On the contrary, Greeson’s report also cited that only 10 percent of US subscribers thought that they had subscribed to too many services and were likely to cancel one soon. In fact, 66.5 percent of the survey respondents thought that they had just enough video subscriptions as they subscribed to only sites they wanted, meaning they did not feel any fatigue.
Nonetheless, whether subscription fatigue is overrated or not, there is still no clear answer for that, said Greeson. It depends on the individuals; how they feel about the products or services they have subscribed to. For instance, for someone who has just started subscribing to a site, subscription fatigue is out of the question.
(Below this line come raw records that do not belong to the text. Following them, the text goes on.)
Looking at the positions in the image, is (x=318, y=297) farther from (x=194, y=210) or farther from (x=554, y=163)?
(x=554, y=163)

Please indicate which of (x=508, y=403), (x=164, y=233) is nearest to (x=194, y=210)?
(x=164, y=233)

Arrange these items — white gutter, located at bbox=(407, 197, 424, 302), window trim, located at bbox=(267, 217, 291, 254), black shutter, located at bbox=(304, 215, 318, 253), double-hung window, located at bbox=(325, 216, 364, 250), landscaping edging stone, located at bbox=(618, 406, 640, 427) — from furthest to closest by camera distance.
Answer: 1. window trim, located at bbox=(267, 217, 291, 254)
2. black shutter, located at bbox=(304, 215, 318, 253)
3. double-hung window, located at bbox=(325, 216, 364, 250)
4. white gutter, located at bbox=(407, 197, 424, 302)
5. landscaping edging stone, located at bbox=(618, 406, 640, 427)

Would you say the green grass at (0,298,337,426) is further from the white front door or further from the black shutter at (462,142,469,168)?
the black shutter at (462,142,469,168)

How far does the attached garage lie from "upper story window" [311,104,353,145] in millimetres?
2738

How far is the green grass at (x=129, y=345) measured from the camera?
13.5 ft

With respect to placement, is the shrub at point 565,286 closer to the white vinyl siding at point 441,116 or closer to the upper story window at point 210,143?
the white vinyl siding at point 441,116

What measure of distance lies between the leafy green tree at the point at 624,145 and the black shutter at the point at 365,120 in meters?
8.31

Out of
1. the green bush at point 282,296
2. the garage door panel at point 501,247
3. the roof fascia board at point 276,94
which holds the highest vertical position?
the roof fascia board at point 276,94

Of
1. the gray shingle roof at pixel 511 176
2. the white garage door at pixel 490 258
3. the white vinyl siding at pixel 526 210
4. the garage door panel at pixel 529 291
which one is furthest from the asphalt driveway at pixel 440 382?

For those who pay for multiple products and/or services for a subscription, this phenomenon could just creep their life.
What should businesses do?
This phenomenon might not be the brightest ray of light in the subscription service landscape, but it could be a good opportunity to learn for businesses. Subscription businesses that want to see success in the coming years need to remember that they will be fighting for priority. The more unique or needs-based a subscription service is, the more likely it is to make it onto consumer’s shortlist.
In addition, business leaders or entrepreneurs can invite subscription leaders. Subscription leaders can help foster “subscription delight” instead of fatigue. They are experts in providing insights on how subscribers behave and thus providing better, more meaningful newsletters, product updates, etc. to your subscribers.